With the development of computer vision technology, more and more image processing techniques, which can accomplish feature detecting, descripting, and deduce information about the environment have been applied to the visual SLAM system.^19
–21 Feature from Accelerated Segment Test (FAST)²² compares the intensity of a point of interest with the intensities on a circle around the point. A decision tree is learned to efficiently classify corner-like features. The advanced improved FAST detecting key point algorithm,²³ named oriented FAST and rotated Binary Robust Independent Elementary Features (BRIEF) (ORB), provides an independent rotation. It can detect the key points at different scales. Choosing a fixed set of intensity test pairs with minimal correlation to offset the resulting variance loss. It has a good performance for the invariance of rotation, scales, illumination, and the low-cost computation.

Related work

Inspired by the achievements of the two passages converged in the hippocampus and the entorhinal cortex, neuron fire activities cell (place cell, grid cell, and so on), ORB algorithm, and bioinspired SLAM algorithm (RatSLAM and HiLAM), our system use the integration of motion information and visual-based motion information to build the “where” loop and use the visual bag of word algorithm-based ORB feature to build the “what” loop. In this article, we simulate an episodic memory recognition unit consisting of the integration of two-loop information, which is applied to building the accurate bioinspired spatial cognitive map of real environments. Our work is to model hippocampus and to integrate cognitive map, and episodic memory, so as to make the performance of the robotic system more human-like. Then we make an experiment to show our algorithm has a good improvement in visual odometer accuracy, closed-loop detection, and robust environment adaptability.

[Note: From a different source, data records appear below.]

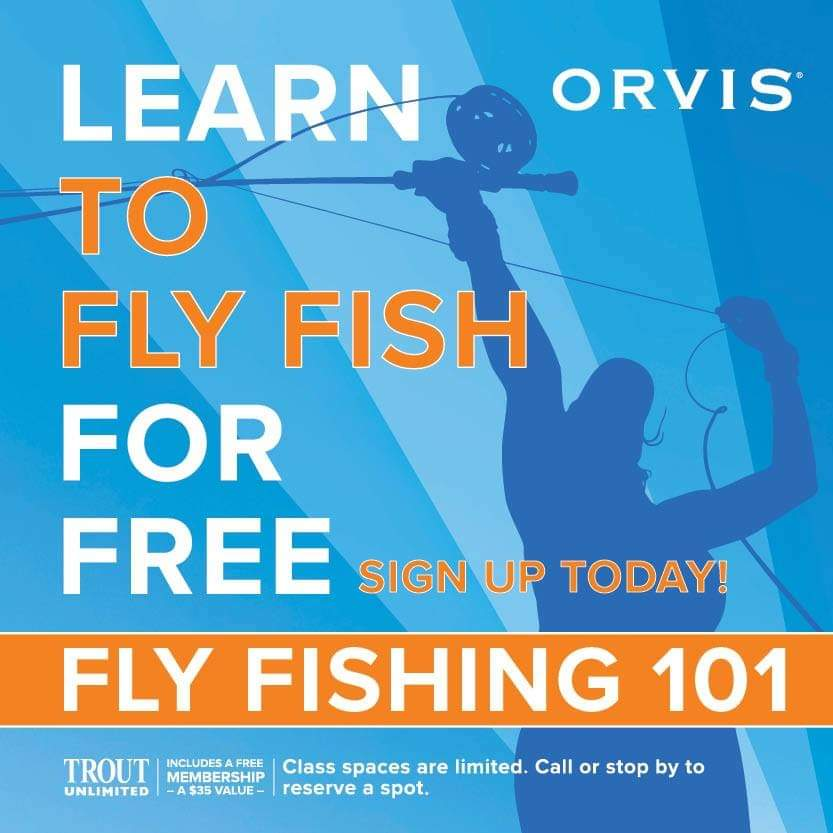 Orvis Fly Fishing 101 @ Driftless Fly Fishing Company
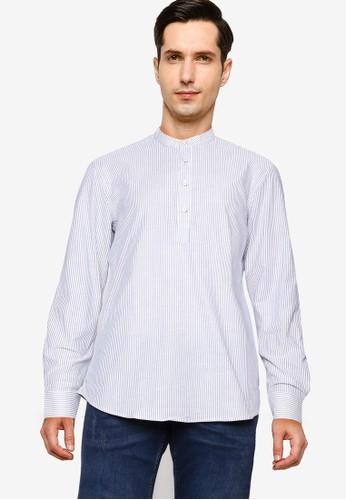 UniqTee blue Solid Mandarin Collar Long Sleeve Shirt 52665AA73F7C3EGS_1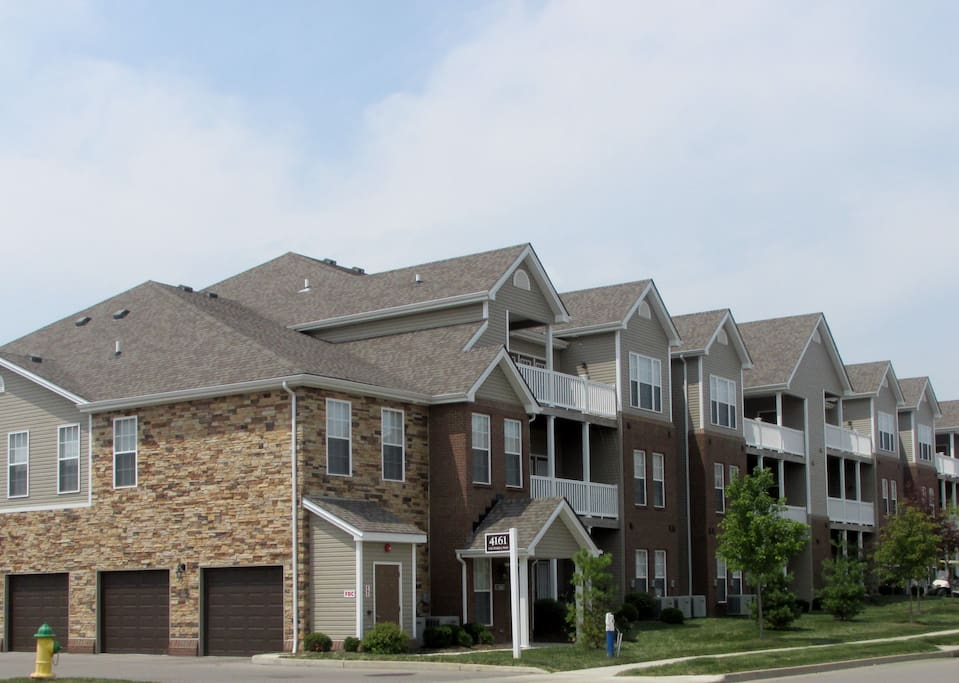 Furnished 1 Bedroom Apartment South Lexington Apartments For Rent In Lexington Kentucky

This article is structured as follows. The first section has introduced the background of bioinspired cognitive method and the visual processing method, then it discusses the purpose of this article. Our experiment platform and system are introduced in the second section. The front-end visual information input method will be shown in the third section. The cognitive mode of bioinspired model and closed-loop detection method will be discussed in the fourth section. The experimental results will then be shown in the fifth section and the sixth section give a conclusion.

System overview

Our mobile robot platform has a full navigation system, which made up of a mobile robot base, a red green blue-depth (RGB-D) camera, and a laptop. Turtlebot2 consists of the structure of the robot, which has a Kubuki robot move base. The robot move base is a low-cost, personal robot kit with open-source software, two motor encoders offer the odometer information, and one micro inertial measurement unit (MIMU) offers the angle information. We use RGB-D camera of the ASUSTeK computer (ASUS) to collect visual information in the environment. It was fixed to the top of the platform panel and used universal srial BUS (USB) connection for power supply and laptop connecting. We choose Alienware13 laptop which has an i7 6500U 2.5 GHz CPU and an NVIDIA GeForce GTX960 M graphics card and use rbot orating sstem (ROS) system to control robot move base, collect visual information, process the visual RGB, depth image, coordinate the visual and odometer information, and generate the cognitive map. You can see the mobile robot platform hardware in Figure 1.

Figure 1.

Mobile robot platform.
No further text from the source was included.